[PROBLEM TO WORK ON] Reproduce the records below word for word, from the line containing "How far off" through the end of the records, and leave the pictures out of your answer.

[TASK DATA]

^^^^^^^^^^^^^^^^

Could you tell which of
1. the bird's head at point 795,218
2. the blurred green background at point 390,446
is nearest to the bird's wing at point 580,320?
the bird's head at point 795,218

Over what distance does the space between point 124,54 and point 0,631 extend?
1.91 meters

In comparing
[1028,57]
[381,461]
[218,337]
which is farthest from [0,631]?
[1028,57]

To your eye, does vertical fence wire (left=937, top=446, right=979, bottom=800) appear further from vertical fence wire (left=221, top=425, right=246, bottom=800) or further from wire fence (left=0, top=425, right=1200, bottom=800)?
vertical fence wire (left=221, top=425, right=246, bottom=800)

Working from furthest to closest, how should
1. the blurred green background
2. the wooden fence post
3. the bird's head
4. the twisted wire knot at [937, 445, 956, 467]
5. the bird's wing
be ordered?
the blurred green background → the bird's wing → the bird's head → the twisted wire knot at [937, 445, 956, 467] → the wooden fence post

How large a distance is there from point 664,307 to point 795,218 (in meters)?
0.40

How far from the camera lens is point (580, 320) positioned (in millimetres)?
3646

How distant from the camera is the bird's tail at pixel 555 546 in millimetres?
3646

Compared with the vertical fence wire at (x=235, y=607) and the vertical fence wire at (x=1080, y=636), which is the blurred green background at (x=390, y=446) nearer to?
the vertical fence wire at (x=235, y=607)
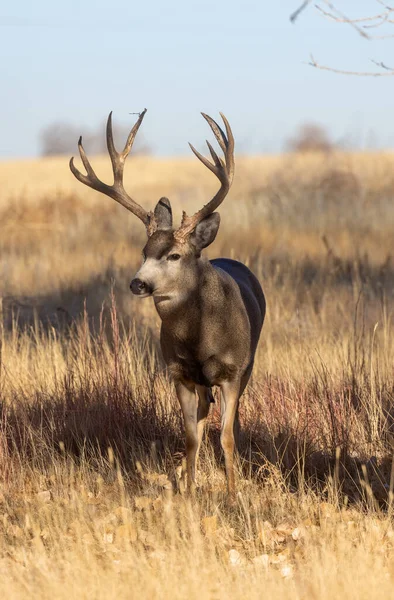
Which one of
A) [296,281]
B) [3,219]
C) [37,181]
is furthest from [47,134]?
[296,281]

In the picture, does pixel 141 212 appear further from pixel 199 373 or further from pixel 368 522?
pixel 368 522

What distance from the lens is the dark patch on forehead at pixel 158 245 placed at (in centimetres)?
507

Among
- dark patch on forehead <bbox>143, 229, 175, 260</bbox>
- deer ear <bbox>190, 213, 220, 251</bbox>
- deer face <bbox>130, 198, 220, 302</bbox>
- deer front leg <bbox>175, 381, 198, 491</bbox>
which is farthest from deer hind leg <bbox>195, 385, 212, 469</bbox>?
dark patch on forehead <bbox>143, 229, 175, 260</bbox>

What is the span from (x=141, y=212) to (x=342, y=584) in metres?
2.46

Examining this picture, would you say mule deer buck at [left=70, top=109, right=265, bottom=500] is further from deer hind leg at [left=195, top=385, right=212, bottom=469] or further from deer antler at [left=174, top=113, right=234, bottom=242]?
deer hind leg at [left=195, top=385, right=212, bottom=469]

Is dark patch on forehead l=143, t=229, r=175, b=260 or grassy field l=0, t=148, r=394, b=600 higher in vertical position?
dark patch on forehead l=143, t=229, r=175, b=260

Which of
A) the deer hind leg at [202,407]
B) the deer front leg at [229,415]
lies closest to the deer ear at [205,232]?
the deer front leg at [229,415]

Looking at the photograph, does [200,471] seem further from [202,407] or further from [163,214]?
[163,214]

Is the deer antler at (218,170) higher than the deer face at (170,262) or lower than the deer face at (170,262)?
higher

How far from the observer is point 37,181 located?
125 feet

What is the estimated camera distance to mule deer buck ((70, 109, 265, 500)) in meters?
5.21

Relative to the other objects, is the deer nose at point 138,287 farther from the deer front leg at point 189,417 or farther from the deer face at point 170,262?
the deer front leg at point 189,417

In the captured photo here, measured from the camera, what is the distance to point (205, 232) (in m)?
5.35

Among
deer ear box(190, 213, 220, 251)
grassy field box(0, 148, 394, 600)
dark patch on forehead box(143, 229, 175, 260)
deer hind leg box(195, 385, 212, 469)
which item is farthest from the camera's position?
deer hind leg box(195, 385, 212, 469)
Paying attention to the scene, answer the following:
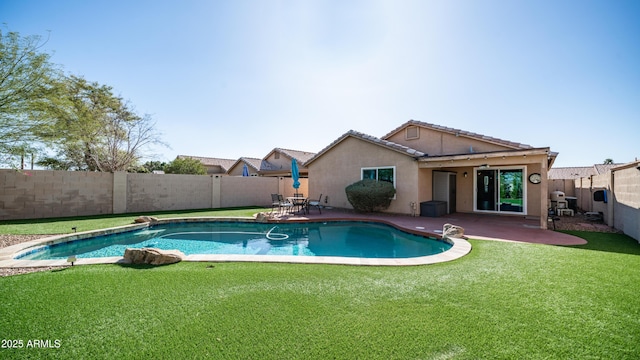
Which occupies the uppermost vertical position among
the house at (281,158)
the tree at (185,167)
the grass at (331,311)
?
the house at (281,158)

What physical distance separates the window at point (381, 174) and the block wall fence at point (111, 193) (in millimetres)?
9689

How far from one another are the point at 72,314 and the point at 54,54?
9764 millimetres

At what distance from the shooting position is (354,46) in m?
12.4

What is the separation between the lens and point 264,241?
34.7ft

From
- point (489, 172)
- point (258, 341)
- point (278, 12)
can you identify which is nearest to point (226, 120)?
point (278, 12)

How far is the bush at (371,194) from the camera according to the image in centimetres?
1418

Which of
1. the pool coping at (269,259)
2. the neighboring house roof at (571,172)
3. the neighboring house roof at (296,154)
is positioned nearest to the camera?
the pool coping at (269,259)

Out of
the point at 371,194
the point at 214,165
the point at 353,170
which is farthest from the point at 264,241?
the point at 214,165

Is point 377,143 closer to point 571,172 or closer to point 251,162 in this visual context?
point 251,162

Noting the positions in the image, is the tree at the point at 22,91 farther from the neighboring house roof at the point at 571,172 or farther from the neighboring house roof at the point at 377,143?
the neighboring house roof at the point at 571,172

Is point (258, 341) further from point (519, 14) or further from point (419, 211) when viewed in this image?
point (519, 14)

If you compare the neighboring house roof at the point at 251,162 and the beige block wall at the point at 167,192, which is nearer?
the beige block wall at the point at 167,192

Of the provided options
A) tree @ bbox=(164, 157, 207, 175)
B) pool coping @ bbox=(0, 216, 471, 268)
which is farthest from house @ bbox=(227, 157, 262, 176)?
pool coping @ bbox=(0, 216, 471, 268)

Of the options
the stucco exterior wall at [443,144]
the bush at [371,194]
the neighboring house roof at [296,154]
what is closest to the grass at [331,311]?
the bush at [371,194]
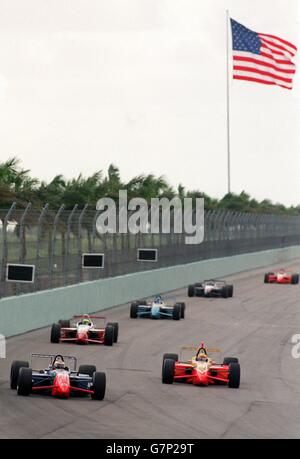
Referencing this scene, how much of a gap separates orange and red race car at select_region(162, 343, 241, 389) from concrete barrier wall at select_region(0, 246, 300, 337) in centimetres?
690

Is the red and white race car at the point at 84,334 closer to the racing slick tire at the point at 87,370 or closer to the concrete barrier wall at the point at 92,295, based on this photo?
the concrete barrier wall at the point at 92,295

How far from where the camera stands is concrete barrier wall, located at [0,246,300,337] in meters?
26.0

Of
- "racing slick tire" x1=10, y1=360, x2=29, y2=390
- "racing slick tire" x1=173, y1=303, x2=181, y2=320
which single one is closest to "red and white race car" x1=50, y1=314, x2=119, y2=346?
"racing slick tire" x1=173, y1=303, x2=181, y2=320

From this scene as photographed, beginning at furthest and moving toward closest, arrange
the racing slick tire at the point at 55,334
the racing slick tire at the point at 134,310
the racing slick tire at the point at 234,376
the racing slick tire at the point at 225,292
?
the racing slick tire at the point at 225,292 < the racing slick tire at the point at 134,310 < the racing slick tire at the point at 55,334 < the racing slick tire at the point at 234,376

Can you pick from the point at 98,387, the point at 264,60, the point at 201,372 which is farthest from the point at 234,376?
the point at 264,60

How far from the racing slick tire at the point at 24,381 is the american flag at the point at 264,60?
31123mm

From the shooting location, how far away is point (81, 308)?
3128 centimetres

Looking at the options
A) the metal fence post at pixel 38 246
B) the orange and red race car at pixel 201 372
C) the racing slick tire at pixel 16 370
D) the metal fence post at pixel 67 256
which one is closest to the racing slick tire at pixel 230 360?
the orange and red race car at pixel 201 372

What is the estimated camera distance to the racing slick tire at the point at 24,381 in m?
16.4

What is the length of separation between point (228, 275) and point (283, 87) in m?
11.7

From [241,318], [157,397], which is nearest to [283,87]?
[241,318]

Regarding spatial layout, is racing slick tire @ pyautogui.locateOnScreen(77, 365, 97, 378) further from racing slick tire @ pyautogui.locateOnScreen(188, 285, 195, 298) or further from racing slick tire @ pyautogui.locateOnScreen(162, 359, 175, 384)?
racing slick tire @ pyautogui.locateOnScreen(188, 285, 195, 298)

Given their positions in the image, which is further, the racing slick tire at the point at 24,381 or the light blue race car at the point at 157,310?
the light blue race car at the point at 157,310
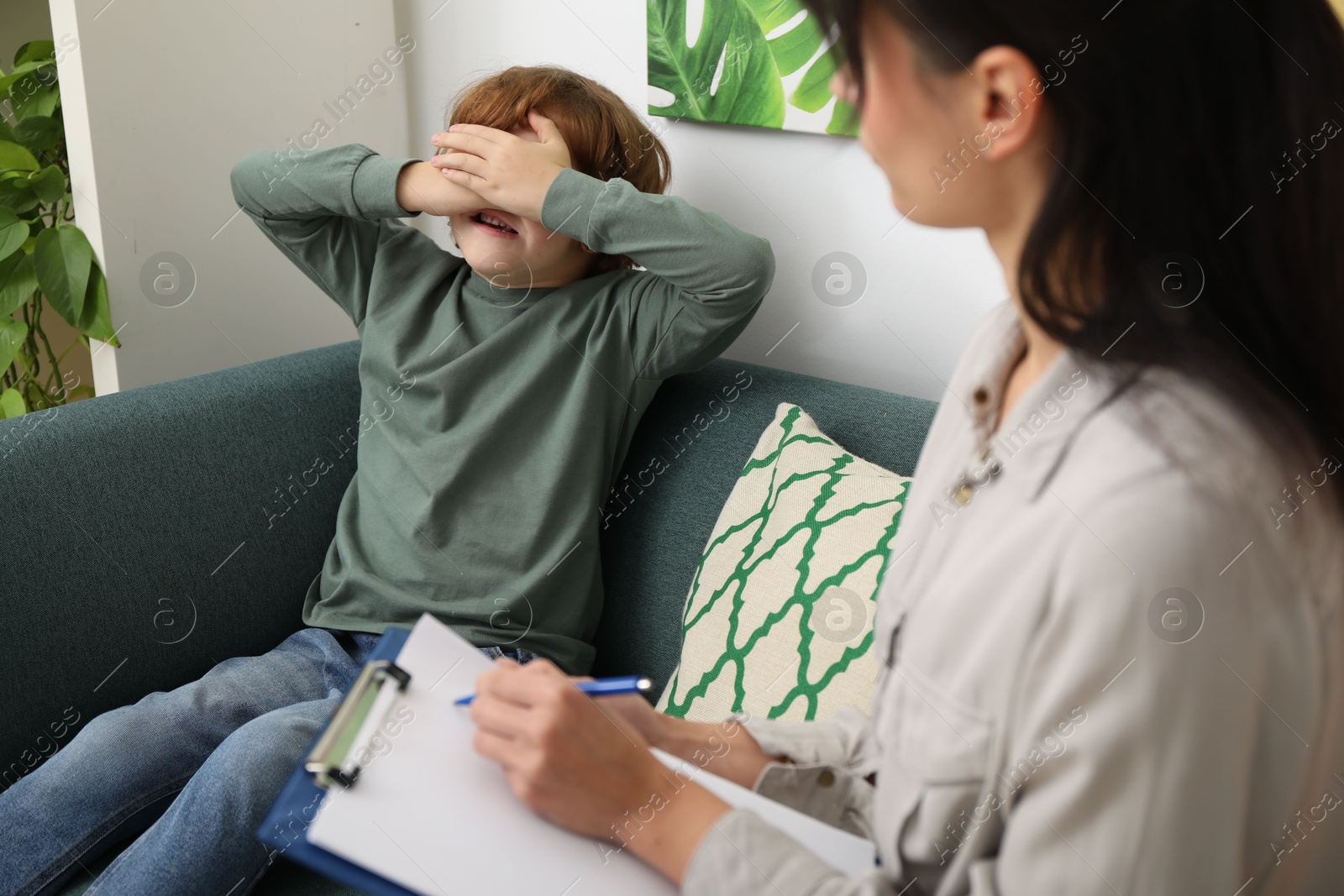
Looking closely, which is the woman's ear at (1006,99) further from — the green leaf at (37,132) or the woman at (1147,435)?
the green leaf at (37,132)

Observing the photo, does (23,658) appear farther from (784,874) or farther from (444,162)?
(784,874)

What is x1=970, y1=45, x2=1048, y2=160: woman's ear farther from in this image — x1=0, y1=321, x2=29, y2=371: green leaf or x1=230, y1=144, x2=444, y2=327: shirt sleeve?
x1=0, y1=321, x2=29, y2=371: green leaf

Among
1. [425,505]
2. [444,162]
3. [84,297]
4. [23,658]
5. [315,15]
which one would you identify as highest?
[315,15]

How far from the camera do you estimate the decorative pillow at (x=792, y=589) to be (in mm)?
1017

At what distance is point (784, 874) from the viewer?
1.79 feet

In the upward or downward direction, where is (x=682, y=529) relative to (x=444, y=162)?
downward

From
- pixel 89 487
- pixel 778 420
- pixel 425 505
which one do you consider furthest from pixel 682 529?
pixel 89 487

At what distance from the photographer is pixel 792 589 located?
1.08 metres

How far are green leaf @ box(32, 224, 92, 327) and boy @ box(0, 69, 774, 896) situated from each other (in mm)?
283

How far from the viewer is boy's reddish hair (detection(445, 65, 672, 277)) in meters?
1.33

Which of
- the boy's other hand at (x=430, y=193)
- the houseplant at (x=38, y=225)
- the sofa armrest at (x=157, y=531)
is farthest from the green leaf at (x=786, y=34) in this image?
the houseplant at (x=38, y=225)

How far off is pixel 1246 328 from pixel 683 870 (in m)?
0.39

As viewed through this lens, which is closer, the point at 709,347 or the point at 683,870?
the point at 683,870

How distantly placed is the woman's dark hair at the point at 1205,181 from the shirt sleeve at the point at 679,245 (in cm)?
76
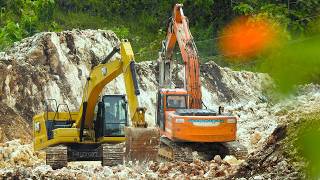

^^^^^^^^^^^^^^^^

[ANSWER TO THE TASK]
How far off is pixel 1246 328 from pixel 683 870 (in m)?
0.39

As viewed through this lens, which is closer, the point at 709,347 or the point at 683,870?
the point at 683,870

How distantly placed is the woman's dark hair at the point at 1205,181 from the shirt sleeve at the point at 679,245 (in cm)?
76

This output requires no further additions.